● **Tarefa do exercício 1**
Repita o trecho do texto sobre José Mário Branco começando em "Nascido no Porto, em" e seguindo até "Samuel e Nathalie.", sem alterar nada.
● **Tarefa do exercício 2**
Extraia das entradas todas as linhas que contêm a palavra "separation". Diferencie maiúsculas de minúsculas.
------ Texto apresentado
Marco Lemos/ Euronews
O registo fonográfico de "FMI", de JMBMarco Lemos/ Euronews

Nascido no Porto, em maio de 1942, José Mário Branco é considerado um dos mais importantes autores e renovadores da música portuguesa, em particular no período da Revolução de abril de 1974, cujo trabalho se estende também ao cinema, ao teatro e à ação cultural.

Foi fundador do Grupo de Ação Cultural (GAC), fez parte da companhia de teatro A Comuna, fundou o Teatro do Mundo, a União Portuguesa de Artistas e Variedades e colaborou na produção musical para outros artistas, nomeadamente Camané, Amélia Muge, Samuel e Nathalie.

Em 2018, José Mário Branco cumpriu meio século de carreira e lançou um duplo álbum com inéditos e raridades, gravados entre 1967 e 1999.

A edição sucedeu à reedição, no ano anterior, de sete álbuns de originais e um ao vivo, abrangendo um período entre 1971 e 2004.
------------
------ Dados fornecidos
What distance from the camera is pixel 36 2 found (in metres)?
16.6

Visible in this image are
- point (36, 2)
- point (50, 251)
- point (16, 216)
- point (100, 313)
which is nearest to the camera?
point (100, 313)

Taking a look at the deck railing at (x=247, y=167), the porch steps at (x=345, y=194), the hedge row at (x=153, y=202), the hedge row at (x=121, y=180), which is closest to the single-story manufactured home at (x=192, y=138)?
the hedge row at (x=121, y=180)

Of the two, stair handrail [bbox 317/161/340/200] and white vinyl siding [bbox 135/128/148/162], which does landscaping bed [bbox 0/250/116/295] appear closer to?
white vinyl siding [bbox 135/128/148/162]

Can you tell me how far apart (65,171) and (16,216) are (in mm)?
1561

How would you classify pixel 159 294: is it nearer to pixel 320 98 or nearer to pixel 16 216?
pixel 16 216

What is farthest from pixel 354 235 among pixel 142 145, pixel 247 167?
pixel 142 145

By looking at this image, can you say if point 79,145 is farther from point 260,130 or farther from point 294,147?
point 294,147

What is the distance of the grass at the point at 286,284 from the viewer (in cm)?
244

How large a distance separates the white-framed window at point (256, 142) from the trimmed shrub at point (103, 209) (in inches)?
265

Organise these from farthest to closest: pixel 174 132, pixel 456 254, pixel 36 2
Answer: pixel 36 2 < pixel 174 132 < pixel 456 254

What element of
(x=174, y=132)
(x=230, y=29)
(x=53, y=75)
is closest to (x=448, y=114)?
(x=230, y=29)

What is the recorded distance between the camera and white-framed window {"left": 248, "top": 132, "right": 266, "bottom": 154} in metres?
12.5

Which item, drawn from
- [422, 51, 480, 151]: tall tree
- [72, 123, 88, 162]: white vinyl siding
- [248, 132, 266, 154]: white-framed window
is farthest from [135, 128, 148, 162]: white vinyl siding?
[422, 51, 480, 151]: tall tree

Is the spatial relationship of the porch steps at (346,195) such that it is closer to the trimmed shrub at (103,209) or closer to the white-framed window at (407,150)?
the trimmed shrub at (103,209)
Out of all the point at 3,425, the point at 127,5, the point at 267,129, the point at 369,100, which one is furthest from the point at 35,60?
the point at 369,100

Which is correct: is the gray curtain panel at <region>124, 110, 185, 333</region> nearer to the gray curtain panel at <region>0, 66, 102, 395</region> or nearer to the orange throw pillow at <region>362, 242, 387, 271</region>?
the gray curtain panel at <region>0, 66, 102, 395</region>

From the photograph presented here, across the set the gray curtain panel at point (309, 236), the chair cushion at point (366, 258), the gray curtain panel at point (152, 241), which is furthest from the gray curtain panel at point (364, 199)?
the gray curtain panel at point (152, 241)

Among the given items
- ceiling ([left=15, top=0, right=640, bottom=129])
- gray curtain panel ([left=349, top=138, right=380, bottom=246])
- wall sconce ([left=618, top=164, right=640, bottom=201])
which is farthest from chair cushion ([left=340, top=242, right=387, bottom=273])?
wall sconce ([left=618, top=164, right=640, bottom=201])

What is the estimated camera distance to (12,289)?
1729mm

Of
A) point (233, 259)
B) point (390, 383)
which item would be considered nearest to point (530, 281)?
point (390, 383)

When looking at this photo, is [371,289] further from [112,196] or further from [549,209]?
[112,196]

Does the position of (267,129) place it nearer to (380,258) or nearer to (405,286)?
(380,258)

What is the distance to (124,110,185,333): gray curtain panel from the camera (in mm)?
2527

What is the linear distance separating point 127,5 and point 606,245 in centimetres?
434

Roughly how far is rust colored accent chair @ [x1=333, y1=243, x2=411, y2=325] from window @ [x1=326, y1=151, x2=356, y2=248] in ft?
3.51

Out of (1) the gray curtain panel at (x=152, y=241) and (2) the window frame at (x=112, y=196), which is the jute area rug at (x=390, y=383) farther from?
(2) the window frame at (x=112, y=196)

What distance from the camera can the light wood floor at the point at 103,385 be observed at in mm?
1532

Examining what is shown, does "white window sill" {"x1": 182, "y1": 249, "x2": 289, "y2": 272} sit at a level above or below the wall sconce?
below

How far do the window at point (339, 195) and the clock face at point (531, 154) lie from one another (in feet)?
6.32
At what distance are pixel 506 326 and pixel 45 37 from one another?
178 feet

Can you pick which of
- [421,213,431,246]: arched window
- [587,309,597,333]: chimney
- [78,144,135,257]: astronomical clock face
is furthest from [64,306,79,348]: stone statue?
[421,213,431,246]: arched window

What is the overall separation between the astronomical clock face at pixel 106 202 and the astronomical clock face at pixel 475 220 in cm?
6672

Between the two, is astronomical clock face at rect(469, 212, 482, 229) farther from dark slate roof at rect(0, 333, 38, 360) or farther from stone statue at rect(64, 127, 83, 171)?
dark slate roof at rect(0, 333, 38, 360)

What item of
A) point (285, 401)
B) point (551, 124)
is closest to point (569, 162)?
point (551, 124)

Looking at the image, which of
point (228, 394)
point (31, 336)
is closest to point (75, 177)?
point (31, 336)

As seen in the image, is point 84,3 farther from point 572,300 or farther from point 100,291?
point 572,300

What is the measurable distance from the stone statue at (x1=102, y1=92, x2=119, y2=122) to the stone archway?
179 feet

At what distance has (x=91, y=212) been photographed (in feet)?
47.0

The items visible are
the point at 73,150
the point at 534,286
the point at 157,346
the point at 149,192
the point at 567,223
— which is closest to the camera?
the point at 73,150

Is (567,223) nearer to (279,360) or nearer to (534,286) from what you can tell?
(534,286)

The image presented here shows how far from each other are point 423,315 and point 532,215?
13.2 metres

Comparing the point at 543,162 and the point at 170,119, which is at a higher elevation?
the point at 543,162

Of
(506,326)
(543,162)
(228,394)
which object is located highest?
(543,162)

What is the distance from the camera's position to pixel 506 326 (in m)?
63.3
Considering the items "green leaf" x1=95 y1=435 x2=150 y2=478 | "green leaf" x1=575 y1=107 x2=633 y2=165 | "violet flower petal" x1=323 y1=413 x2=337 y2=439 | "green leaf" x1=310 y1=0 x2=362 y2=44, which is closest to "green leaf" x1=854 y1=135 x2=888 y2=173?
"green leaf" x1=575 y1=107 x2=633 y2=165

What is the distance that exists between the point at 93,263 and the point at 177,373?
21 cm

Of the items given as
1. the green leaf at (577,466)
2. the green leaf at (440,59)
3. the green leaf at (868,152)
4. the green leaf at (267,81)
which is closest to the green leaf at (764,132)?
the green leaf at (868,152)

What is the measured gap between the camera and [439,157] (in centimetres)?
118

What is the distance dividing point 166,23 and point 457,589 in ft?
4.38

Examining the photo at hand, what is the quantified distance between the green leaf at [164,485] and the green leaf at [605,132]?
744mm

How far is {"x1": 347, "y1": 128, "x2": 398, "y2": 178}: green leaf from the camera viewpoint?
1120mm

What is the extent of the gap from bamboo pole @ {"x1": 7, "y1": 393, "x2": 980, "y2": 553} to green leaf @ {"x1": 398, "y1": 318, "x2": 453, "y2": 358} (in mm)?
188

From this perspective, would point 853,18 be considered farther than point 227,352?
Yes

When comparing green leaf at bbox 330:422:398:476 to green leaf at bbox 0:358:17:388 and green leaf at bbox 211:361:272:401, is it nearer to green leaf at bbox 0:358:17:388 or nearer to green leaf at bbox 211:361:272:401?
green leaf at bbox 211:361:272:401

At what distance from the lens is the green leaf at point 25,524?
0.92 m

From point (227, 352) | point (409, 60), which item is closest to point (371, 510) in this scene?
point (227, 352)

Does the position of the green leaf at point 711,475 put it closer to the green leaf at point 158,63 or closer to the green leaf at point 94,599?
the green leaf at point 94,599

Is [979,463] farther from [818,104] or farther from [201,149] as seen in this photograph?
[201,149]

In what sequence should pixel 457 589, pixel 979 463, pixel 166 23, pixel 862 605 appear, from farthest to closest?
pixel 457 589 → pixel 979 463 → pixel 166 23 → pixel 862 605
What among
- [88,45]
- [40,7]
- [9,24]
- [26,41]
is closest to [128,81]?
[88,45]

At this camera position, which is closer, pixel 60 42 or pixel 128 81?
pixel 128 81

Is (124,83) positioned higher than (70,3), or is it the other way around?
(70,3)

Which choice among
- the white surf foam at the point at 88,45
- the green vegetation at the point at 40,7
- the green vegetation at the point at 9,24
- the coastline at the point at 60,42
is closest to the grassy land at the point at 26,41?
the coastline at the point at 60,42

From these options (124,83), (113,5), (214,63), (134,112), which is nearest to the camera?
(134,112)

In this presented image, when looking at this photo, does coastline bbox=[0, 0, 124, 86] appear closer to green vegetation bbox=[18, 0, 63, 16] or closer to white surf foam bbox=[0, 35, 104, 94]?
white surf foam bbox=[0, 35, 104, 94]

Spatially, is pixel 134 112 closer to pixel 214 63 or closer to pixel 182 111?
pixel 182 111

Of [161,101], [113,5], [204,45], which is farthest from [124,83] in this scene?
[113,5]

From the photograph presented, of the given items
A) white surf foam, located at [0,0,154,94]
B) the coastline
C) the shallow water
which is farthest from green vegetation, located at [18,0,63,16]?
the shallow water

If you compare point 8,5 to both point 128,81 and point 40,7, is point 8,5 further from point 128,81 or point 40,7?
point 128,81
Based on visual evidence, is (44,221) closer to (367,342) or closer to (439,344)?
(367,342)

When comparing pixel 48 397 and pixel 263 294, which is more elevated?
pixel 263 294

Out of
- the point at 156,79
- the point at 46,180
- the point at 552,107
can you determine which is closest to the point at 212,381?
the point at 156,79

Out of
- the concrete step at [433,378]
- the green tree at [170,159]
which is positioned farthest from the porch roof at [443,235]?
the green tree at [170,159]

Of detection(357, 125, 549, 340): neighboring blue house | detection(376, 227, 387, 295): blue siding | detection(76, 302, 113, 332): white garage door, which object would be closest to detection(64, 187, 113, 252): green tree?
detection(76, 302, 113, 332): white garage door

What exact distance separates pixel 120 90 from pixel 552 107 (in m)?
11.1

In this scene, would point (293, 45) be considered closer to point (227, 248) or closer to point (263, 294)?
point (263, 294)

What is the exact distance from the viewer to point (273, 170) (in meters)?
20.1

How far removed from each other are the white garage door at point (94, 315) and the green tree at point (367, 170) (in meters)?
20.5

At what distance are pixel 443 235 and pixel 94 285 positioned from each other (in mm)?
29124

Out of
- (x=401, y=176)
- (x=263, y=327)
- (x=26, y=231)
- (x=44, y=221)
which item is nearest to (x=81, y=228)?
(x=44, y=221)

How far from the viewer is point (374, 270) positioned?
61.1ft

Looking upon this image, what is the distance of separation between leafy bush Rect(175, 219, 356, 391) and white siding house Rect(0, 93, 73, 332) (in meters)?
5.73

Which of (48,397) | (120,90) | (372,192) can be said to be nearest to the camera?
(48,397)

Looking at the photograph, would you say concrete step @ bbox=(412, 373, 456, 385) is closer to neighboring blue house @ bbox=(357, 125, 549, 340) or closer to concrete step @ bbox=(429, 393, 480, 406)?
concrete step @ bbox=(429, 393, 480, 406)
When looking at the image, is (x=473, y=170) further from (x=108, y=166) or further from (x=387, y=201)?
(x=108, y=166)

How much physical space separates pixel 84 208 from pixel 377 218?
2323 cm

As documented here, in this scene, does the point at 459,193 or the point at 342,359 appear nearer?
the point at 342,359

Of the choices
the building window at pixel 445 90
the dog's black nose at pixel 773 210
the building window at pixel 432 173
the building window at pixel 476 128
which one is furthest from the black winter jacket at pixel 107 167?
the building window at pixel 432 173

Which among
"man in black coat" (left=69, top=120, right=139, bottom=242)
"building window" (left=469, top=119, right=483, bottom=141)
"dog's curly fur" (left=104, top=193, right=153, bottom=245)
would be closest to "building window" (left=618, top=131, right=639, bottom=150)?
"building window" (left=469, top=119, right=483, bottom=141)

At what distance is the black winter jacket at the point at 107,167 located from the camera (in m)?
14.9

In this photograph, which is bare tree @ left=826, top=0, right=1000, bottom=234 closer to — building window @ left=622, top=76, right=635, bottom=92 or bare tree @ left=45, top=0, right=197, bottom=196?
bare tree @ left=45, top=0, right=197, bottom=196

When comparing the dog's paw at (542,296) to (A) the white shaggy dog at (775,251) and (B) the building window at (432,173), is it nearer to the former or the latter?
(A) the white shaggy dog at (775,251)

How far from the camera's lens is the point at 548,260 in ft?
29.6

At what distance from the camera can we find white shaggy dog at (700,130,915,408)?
------------
● **Resultado do exercício 1**
Nascido no Porto, em maio de 1942, José Mário Branco é considerado um dos mais importantes autores e renovadores da música portuguesa, em particular no período da Revolução de abril de 1974, cujo trabalho se estende também ao cinema, ao teatro e à ação cultural.

Foi fundador do Grupo de Ação Cultural (GAC), fez parte da companhia de teatro A Comuna, fundou o Teatro do Mundo, a União Portuguesa de Artistas e Variedades e colaborou na produção musical para outros artistas, nomeadamente Camané, Amélia Muge, Samuel e Nathalie.

● **Resultado do exercício 2**
What is the overall separation between the astronomical clock face at pixel 106 202 and the astronomical clock face at pixel 475 220 in cm?
Looking upon this image, what is the distance of separation between leafy bush Rect(175, 219, 356, 391) and white siding house Rect(0, 93, 73, 332) (in meters)?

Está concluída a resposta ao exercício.